- _Document segment_:
At GAM Investments’ latest Active Thinking forum, David Dowsett discusses the key focus point for the week ahead: what central banks are going to do next and the inflation trajectory.

13 June 2023

Although last week was a relatively quiet one in terms of information releases, there are two points we believe are particularly worthy of note. First, the data that was released was on the softer side, namely the US ISM Services PMI number which at 50.3 was barely an expansion. Notably, this is the part of the economy that has been providing strength in the US. In addition, the weekly jobless claims number was quite significantly higher. That is only a one-week observation but suggests we are seeing some slowdown in US growth. It is also notable that the euro area confirmed it has been in a technical recession for the past two quarters – only a -0.1% growth rate in Q4 2022 and Q1 2023, but bearing in mind the relief that we had avoided the worst in Europe because the energy situation was better than expected, that is quite a significant observation. Second, last week, both the Bank of Canada and the Bank of Australia raised rates, having previously paused their interest rate hiking cycle. That was a surprise but speaks to what will be a focus point this week: what central banks are going to do next and the inflation trajectory.

- _Record excerpts_:
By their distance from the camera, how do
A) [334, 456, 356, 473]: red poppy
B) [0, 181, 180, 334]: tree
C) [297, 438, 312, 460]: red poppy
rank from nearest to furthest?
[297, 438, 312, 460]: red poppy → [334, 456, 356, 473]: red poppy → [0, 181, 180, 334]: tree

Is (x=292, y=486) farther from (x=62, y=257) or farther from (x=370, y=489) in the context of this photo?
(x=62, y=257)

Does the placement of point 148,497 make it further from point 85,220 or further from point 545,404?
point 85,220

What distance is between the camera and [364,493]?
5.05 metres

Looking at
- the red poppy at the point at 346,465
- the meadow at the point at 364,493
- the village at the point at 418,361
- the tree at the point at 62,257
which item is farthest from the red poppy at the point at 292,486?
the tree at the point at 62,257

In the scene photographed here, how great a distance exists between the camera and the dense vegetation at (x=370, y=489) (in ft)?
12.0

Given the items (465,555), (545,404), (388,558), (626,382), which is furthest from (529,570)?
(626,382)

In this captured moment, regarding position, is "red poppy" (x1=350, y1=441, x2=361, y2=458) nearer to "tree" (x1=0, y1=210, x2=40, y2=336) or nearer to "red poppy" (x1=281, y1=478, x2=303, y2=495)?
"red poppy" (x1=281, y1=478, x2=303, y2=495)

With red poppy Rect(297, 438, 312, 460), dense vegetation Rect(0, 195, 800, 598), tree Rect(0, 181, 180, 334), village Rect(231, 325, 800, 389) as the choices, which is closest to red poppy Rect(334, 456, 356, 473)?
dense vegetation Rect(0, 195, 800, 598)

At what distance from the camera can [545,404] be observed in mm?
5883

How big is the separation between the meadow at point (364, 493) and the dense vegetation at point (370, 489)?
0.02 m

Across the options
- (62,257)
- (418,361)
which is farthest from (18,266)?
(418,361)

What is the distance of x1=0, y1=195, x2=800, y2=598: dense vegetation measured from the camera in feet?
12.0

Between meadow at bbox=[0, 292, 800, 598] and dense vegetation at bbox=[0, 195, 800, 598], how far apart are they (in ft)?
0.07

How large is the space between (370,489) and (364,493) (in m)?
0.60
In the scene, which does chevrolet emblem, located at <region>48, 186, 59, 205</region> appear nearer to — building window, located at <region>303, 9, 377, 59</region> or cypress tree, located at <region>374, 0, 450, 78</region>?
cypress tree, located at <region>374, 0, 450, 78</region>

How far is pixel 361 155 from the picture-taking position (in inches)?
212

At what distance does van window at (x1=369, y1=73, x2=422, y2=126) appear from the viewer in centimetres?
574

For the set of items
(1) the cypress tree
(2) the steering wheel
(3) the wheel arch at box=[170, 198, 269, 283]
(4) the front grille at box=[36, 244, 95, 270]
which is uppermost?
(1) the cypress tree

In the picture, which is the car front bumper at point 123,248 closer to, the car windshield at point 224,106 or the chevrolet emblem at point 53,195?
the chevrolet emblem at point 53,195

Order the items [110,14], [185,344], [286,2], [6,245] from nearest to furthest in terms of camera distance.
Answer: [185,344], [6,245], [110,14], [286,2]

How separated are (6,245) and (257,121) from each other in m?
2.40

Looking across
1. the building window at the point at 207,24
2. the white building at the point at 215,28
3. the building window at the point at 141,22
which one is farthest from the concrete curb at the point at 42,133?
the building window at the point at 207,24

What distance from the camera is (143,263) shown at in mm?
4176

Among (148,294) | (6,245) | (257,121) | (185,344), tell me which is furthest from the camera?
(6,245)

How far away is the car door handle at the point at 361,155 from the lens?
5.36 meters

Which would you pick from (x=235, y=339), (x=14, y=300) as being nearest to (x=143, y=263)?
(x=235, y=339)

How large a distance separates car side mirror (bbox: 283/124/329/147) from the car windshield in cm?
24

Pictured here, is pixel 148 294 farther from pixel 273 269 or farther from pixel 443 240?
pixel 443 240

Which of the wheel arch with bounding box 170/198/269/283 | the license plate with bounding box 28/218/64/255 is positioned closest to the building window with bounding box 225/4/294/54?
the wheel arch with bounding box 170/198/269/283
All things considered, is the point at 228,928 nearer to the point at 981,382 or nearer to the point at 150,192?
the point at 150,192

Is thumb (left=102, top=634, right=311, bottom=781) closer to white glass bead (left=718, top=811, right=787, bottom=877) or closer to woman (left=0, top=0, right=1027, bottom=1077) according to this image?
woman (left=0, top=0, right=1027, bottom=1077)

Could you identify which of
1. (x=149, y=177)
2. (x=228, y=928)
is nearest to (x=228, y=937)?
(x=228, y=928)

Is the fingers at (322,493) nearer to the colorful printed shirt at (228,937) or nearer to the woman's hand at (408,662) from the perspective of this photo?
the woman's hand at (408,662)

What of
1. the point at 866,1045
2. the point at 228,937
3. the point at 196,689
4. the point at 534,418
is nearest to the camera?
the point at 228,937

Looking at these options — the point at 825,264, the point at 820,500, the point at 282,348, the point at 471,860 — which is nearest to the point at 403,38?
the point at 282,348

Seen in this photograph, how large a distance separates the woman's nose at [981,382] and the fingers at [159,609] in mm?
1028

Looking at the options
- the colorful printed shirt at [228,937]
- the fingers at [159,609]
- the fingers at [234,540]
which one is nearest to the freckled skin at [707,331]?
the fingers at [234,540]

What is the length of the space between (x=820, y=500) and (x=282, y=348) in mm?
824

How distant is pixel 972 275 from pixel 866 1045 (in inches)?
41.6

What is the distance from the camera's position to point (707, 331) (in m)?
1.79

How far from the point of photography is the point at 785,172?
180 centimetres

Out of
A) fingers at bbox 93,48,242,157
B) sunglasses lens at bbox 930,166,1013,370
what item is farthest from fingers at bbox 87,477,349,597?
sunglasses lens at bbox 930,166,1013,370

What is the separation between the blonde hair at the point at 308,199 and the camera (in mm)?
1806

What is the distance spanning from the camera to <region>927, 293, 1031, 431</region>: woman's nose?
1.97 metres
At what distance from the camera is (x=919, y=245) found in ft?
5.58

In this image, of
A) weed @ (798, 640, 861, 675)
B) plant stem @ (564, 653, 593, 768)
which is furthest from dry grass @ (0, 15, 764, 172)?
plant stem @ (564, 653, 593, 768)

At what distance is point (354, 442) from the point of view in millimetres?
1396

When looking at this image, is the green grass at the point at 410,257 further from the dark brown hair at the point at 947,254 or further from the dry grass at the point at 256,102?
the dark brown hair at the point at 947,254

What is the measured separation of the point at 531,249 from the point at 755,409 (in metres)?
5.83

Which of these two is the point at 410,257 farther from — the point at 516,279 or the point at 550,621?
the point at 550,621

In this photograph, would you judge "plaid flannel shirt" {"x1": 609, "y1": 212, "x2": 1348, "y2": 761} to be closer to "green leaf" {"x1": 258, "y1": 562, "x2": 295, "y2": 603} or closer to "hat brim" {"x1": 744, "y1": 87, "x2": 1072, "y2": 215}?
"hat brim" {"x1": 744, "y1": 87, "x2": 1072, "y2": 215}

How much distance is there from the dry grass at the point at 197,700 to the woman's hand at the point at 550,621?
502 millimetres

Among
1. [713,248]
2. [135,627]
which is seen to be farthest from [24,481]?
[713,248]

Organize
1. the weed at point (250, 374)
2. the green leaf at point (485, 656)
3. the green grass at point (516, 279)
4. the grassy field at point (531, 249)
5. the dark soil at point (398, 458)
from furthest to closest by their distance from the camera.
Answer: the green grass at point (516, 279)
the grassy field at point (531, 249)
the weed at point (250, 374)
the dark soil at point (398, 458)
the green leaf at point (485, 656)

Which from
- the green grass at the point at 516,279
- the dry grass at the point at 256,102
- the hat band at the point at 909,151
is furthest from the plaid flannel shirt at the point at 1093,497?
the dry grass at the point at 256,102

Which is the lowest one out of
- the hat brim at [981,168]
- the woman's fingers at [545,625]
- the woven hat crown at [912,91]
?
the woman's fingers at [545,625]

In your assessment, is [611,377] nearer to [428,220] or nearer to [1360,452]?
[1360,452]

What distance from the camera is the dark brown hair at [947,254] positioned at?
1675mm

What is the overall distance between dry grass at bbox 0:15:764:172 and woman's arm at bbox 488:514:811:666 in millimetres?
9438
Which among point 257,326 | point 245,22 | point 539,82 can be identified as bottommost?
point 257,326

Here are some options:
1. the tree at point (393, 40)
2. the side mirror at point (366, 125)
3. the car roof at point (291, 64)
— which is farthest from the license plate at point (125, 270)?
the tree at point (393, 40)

- _Problem 1_:
Answer these questions from the market commentary above the records, giving each answer on its own line marked with the matching letter.
(a) What figure did the US ISM Services PMI come in at?
(b) What growth rate did the euro area record in Q4 2022 and Q1 2023?
(c) Which two central banks raised rates last week after previously pausing?
- _Problem 2_: Pick up the market commentary from its final sentence and carry it forward.

- _Answer 1_:
(a) 50.3
(b) -0.1%
(c) The Bank of Canada and the Bank of Australia

- _Answer 2_:
The first key release this week will be the US CPI number for May. The headline number could be close to flat but I believe markets will be focusing much more on the increase in core inflation which is probably likely to show that year-on-year inflation in the US is running at around 5%, which is still too high and will need to be addressed by the Federal Reserve (Fed) when it meets on Wednesday. We believe the most likely outcome is that the Fed will pause on Wednesday, but it will be a hawkish pause in which Chairman Powell is likely to emphasise that the Fed is not at the end of the rate hiking cycle, but rather that it wants to take some time out to see what happens on growth relative to inflation. The stickiness of core inflation, which can be observed in many of the major economies in the developed world at the moment, will need to be addressed. This will be the first key central bank meeting to focus on but there are others that we will be watching as they show divergence in the direction that central banks are currently taking.

The European Central Bank (ECB) will meet on Thursday and is likely to hike. Again, even though we are in a technical recession in Europe, the ECB is likely to raise rates by 25 basis points (bps) because of the stickiness of core inflation and we believe it will signal that it will continue to hike a little further. On 15 July we also have the Bank of China meeting, where we may see a rate cut given weaker data from China. It will be a key focus to see what the central bank does in terms of liquidity.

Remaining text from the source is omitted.